Copy out every line of the material below that contains the string "locateOnScreen". Matching is case-sensitive.

━━━━━ Record excerpts

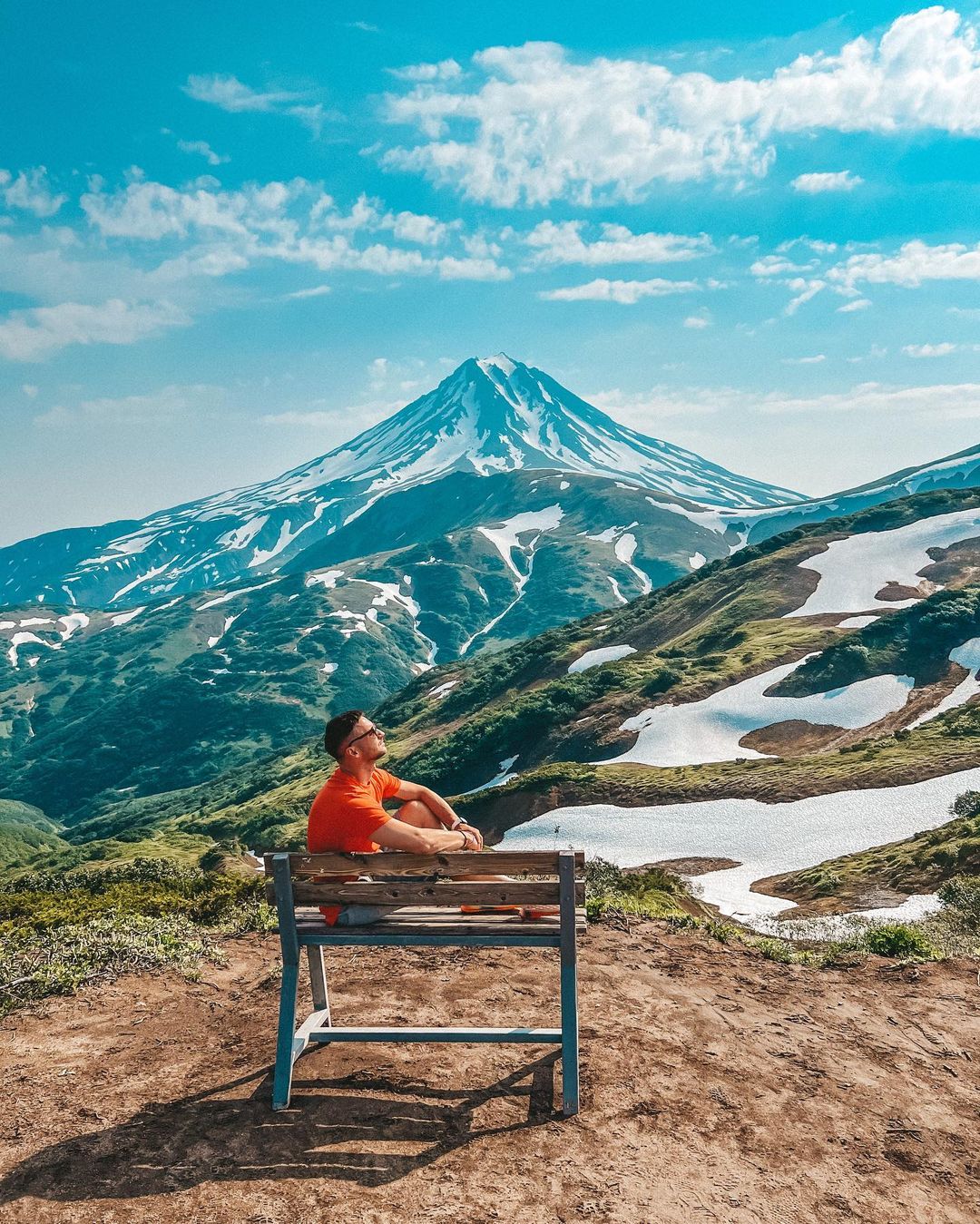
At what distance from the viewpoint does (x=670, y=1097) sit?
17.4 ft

━━━━━━━━━━
━━━━━ Record excerpts

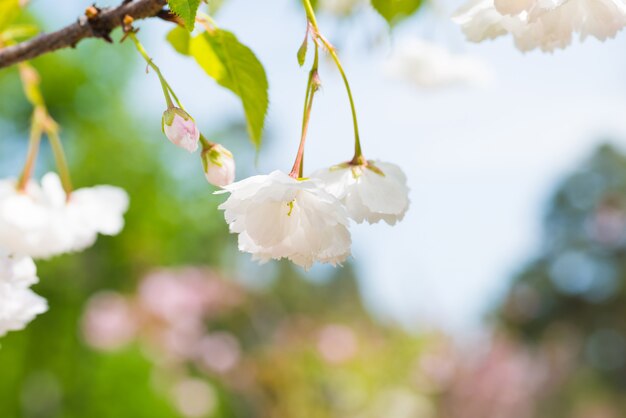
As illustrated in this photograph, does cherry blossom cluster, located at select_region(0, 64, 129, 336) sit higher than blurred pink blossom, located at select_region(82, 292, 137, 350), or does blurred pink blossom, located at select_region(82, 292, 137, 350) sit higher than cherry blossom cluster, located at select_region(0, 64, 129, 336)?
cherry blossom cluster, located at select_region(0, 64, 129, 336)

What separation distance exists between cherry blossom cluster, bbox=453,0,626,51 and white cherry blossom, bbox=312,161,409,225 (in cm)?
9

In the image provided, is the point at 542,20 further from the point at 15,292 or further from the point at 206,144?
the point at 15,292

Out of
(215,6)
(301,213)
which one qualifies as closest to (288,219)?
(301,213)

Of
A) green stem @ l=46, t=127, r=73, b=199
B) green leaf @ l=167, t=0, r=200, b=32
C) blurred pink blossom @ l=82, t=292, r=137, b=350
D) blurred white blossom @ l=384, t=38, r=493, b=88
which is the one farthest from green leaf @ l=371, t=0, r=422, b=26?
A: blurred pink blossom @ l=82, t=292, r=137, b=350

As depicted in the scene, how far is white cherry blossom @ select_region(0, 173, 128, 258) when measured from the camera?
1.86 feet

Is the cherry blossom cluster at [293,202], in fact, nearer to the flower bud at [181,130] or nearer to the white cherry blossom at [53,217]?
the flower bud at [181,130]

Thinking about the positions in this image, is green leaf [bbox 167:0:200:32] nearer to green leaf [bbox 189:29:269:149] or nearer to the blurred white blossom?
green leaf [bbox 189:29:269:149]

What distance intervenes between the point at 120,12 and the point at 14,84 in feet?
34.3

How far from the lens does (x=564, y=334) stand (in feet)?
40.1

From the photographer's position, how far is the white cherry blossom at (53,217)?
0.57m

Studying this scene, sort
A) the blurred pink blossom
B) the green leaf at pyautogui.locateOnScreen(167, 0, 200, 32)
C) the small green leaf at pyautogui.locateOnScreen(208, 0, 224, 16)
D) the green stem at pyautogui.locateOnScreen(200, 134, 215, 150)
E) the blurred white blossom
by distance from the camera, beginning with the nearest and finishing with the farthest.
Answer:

━━━━━━━━━━

§ **Expected output**:
B) the green leaf at pyautogui.locateOnScreen(167, 0, 200, 32)
C) the small green leaf at pyautogui.locateOnScreen(208, 0, 224, 16)
D) the green stem at pyautogui.locateOnScreen(200, 134, 215, 150)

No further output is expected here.